§ Exercise instructions
Provide the records once more, identical to the original.
※ ※ ※
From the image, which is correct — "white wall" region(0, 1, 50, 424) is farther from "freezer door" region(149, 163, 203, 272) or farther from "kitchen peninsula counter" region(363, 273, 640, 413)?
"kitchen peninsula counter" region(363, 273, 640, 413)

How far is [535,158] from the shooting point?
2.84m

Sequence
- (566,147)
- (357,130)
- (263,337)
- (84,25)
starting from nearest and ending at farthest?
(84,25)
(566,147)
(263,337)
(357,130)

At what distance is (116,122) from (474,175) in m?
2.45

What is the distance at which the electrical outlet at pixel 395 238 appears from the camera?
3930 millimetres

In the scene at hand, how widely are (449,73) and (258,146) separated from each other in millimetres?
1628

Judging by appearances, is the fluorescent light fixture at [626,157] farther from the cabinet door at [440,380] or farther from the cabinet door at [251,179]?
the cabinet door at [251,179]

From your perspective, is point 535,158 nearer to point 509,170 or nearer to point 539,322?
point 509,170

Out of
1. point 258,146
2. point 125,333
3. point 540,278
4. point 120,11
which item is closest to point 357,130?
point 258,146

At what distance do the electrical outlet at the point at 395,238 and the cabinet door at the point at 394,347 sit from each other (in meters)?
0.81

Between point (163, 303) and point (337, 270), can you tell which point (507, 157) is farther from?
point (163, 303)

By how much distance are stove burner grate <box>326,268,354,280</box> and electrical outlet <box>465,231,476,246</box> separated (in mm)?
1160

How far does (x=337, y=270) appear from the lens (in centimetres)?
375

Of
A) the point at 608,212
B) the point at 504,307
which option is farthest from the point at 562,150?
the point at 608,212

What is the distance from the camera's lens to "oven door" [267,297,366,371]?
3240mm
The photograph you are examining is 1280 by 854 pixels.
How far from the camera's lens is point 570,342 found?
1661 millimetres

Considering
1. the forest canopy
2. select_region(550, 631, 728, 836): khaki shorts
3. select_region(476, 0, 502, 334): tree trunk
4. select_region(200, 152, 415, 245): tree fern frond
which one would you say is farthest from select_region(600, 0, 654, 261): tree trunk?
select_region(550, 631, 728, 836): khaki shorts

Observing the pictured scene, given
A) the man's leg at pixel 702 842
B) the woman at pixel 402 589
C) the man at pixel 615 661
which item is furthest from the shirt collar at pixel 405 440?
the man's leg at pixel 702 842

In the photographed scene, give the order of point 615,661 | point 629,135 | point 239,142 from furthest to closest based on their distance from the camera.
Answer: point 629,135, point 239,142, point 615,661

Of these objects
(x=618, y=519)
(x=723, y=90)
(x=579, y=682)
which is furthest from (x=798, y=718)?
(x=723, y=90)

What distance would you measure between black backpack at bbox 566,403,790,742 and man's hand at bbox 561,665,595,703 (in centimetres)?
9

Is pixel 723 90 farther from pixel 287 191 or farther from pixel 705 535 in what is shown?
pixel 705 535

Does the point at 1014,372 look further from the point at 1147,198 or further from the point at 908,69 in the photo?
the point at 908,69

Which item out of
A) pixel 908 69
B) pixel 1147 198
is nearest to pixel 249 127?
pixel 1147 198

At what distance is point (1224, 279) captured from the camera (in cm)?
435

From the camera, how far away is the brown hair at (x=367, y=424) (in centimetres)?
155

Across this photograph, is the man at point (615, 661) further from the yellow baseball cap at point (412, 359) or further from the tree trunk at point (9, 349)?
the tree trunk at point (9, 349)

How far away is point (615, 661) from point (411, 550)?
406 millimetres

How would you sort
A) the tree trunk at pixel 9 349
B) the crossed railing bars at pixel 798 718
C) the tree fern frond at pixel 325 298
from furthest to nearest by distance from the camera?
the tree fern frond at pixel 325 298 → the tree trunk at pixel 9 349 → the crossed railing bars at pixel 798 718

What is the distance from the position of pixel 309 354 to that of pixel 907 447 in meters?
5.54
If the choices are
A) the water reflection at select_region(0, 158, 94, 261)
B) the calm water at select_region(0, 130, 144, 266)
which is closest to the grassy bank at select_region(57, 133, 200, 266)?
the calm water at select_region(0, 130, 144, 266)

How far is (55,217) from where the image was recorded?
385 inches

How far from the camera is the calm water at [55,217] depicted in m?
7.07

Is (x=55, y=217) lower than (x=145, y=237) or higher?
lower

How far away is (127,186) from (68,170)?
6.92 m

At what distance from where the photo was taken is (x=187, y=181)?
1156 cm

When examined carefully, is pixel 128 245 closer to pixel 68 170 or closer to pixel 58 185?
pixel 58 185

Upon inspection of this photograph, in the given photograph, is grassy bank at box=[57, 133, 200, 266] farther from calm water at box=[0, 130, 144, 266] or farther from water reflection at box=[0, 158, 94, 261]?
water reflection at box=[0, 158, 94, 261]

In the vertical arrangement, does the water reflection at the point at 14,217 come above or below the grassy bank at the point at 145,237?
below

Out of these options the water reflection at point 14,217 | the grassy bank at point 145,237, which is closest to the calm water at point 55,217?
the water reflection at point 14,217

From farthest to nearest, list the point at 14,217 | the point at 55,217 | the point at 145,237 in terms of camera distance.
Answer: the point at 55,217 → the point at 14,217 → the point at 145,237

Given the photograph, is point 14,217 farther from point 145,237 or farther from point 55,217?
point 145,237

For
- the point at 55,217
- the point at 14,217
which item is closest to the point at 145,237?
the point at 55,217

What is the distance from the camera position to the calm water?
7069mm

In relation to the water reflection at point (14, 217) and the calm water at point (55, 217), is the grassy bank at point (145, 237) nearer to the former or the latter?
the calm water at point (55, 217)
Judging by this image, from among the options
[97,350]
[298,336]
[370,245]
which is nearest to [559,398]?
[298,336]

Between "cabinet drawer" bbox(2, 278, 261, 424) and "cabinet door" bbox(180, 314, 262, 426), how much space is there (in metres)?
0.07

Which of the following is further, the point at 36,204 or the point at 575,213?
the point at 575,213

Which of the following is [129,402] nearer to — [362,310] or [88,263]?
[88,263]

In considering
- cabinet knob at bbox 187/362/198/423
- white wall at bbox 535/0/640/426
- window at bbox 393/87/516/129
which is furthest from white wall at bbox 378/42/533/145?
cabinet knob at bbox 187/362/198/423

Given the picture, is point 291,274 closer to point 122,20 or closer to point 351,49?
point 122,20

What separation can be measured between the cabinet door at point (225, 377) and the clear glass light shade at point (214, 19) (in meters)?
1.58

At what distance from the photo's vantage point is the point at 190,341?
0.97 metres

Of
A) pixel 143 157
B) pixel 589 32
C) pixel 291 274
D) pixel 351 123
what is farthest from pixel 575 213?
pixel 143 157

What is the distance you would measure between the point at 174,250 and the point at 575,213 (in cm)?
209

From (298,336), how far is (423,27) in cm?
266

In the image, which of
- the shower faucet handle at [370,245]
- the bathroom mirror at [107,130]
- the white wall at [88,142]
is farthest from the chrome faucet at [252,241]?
※ ※ ※
§ The response
From the image, which is correct — "white wall" region(0, 1, 50, 424) is farther from "freezer door" region(149, 163, 203, 272) or farther from "kitchen peninsula counter" region(363, 273, 640, 413)?
"kitchen peninsula counter" region(363, 273, 640, 413)

How far is [535,158] from the shooting point?
2.84m

Sequence
- (566,147)
- (357,130)
- (263,337)
- (84,25)
starting from nearest and ending at farthest?
(84,25)
(566,147)
(263,337)
(357,130)

At what distance is (116,122) from (474,175) in m?
2.45

What is the distance at which the electrical outlet at pixel 395 238 appears from the camera?
3930 millimetres

In the scene at hand, how widely are (449,73) and (258,146) separated from each other in millimetres?
1628

Judging by appearances, is the fluorescent light fixture at [626,157] farther from the cabinet door at [440,380] or farther from the cabinet door at [251,179]?
the cabinet door at [251,179]

From your perspective, is point 535,158 nearer to point 509,170 or nearer to point 539,322?
point 509,170

Out of
1. point 258,146
2. point 125,333
3. point 540,278
4. point 120,11
which item is closest to point 357,130?
point 258,146

At what distance do the electrical outlet at the point at 395,238 and the cabinet door at the point at 394,347 sit from each other (in meters)?
0.81

Between point (163, 303) and point (337, 270), can you tell which point (507, 157) is farther from?
point (163, 303)

By how much distance are stove burner grate <box>326,268,354,280</box> and electrical outlet <box>465,231,476,246</box> separated (in mm)?
1160

How far does (x=337, y=270) appear from the lens (in centimetres)?
375

Of
A) the point at 608,212
B) the point at 504,307
which option is farthest from the point at 562,150?
the point at 608,212

What is the distance from the camera's lens to "oven door" [267,297,366,371]?
3240mm
The photograph you are examining is 1280 by 854 pixels.
How far from the camera's lens is point 570,342 found?
1661 millimetres

Considering
1. the forest canopy
2. select_region(550, 631, 728, 836): khaki shorts
3. select_region(476, 0, 502, 334): tree trunk
4. select_region(200, 152, 415, 245): tree fern frond
which one would you say is farthest from select_region(600, 0, 654, 261): tree trunk?
select_region(550, 631, 728, 836): khaki shorts

Observing the pictured scene, given
A) the man's leg at pixel 702 842
B) the woman at pixel 402 589
C) the man at pixel 615 661
which item is furthest from the shirt collar at pixel 405 440?
the man's leg at pixel 702 842

In the photographed scene, give the order of point 615,661 | point 629,135 | point 239,142 from furthest to closest based on their distance from the camera.
Answer: point 629,135, point 239,142, point 615,661

Of these objects
(x=618, y=519)
(x=723, y=90)
(x=579, y=682)
which is furthest from (x=798, y=718)?
(x=723, y=90)

What distance would you measure between black backpack at bbox 566,403,790,742 and man's hand at bbox 561,665,595,703 (in centimetres)?
9

Is pixel 723 90 farther from pixel 287 191 or farther from pixel 705 535 in what is shown?
pixel 705 535

Does the point at 1014,372 look further from the point at 1147,198 or further from the point at 908,69 in the photo?
the point at 908,69

Which item out of
A) pixel 908 69
B) pixel 1147 198
is nearest to pixel 249 127?
pixel 1147 198

At what distance is point (1224, 279) captured from the camera (in cm)?
435

From the camera, how far away is the brown hair at (x=367, y=424) (in centimetres)?
155

Across this photograph, is the man at point (615, 661) further from the yellow baseball cap at point (412, 359) or further from the tree trunk at point (9, 349)?
the tree trunk at point (9, 349)

How far away is point (615, 661) from point (411, 550)?
406 millimetres

How would you sort
A) the tree trunk at pixel 9 349
B) the crossed railing bars at pixel 798 718
C) the tree fern frond at pixel 325 298
from furthest to nearest by distance from the camera?
the tree fern frond at pixel 325 298 → the tree trunk at pixel 9 349 → the crossed railing bars at pixel 798 718

What is the distance from the position of pixel 309 354 to that of pixel 907 447 in meters?
5.54
If the choices are
A) the water reflection at select_region(0, 158, 94, 261)
B) the calm water at select_region(0, 130, 144, 266)
which is closest to the grassy bank at select_region(57, 133, 200, 266)?
the calm water at select_region(0, 130, 144, 266)

How far is (55,217) from where the image was recorded?
385 inches

How far from the camera is the calm water at [55,217] depicted in m?
7.07

Is (x=55, y=217) lower than (x=145, y=237) or higher?
lower

How far away is (127,186) from (68,170)?
6.92 m

At what distance from where the photo was taken is (x=187, y=181)?
1156 cm

When examined carefully, is pixel 128 245 closer to pixel 68 170 or closer to pixel 58 185?
pixel 58 185

Upon inspection of this photograph, in the given photograph, is grassy bank at box=[57, 133, 200, 266] farther from calm water at box=[0, 130, 144, 266] or farther from water reflection at box=[0, 158, 94, 261]?
water reflection at box=[0, 158, 94, 261]

In the vertical arrangement, does the water reflection at the point at 14,217 come above or below the grassy bank at the point at 145,237?
below

Out of these options the water reflection at point 14,217 | the grassy bank at point 145,237, which is closest to the calm water at point 55,217?
the water reflection at point 14,217

From farthest to nearest, list the point at 14,217 | the point at 55,217 | the point at 145,237 in terms of camera distance.
Answer: the point at 55,217 → the point at 14,217 → the point at 145,237

Given the photograph, is point 14,217 farther from point 145,237 or farther from point 55,217?
point 145,237

For
- the point at 55,217
- the point at 14,217
which item is closest to the point at 145,237?
the point at 55,217

What is the distance from the camera position to the calm water?
7069mm

In relation to the water reflection at point (14, 217) and the calm water at point (55, 217), is the grassy bank at point (145, 237) nearer to the former or the latter?
the calm water at point (55, 217)
Judging by this image, from among the options
[97,350]
[298,336]
[370,245]
which is nearest to [559,398]?
[298,336]

Between "cabinet drawer" bbox(2, 278, 261, 424) and "cabinet door" bbox(180, 314, 262, 426), how much space is there (in metres)?
0.07

Which of the following is further, the point at 36,204 or the point at 575,213?
the point at 575,213

Which of the following is [129,402] nearer to — [362,310] or [88,263]?
[88,263]

In considering
- cabinet knob at bbox 187/362/198/423
- white wall at bbox 535/0/640/426
- window at bbox 393/87/516/129
which is furthest from white wall at bbox 378/42/533/145?
cabinet knob at bbox 187/362/198/423

Given the picture, is point 291,274 closer to point 122,20 or closer to point 351,49?
point 122,20

What separation can be measured between the cabinet door at point (225, 377) and the clear glass light shade at point (214, 19) (in meters)?
1.58

At what distance from the photo's vantage point is the point at 190,341?
0.97 metres

Of
A) pixel 143 157
B) pixel 589 32
C) pixel 291 274
D) pixel 351 123
what is farthest from pixel 575 213?
pixel 143 157

What is the distance you would measure between the point at 174,250 and the point at 575,213 (in cm)?
209

From (298,336), how far is (423,27) in cm?
266

In the image, which of
- the shower faucet handle at [370,245]
- the bathroom mirror at [107,130]
- the white wall at [88,142]
is farthest from the chrome faucet at [252,241]?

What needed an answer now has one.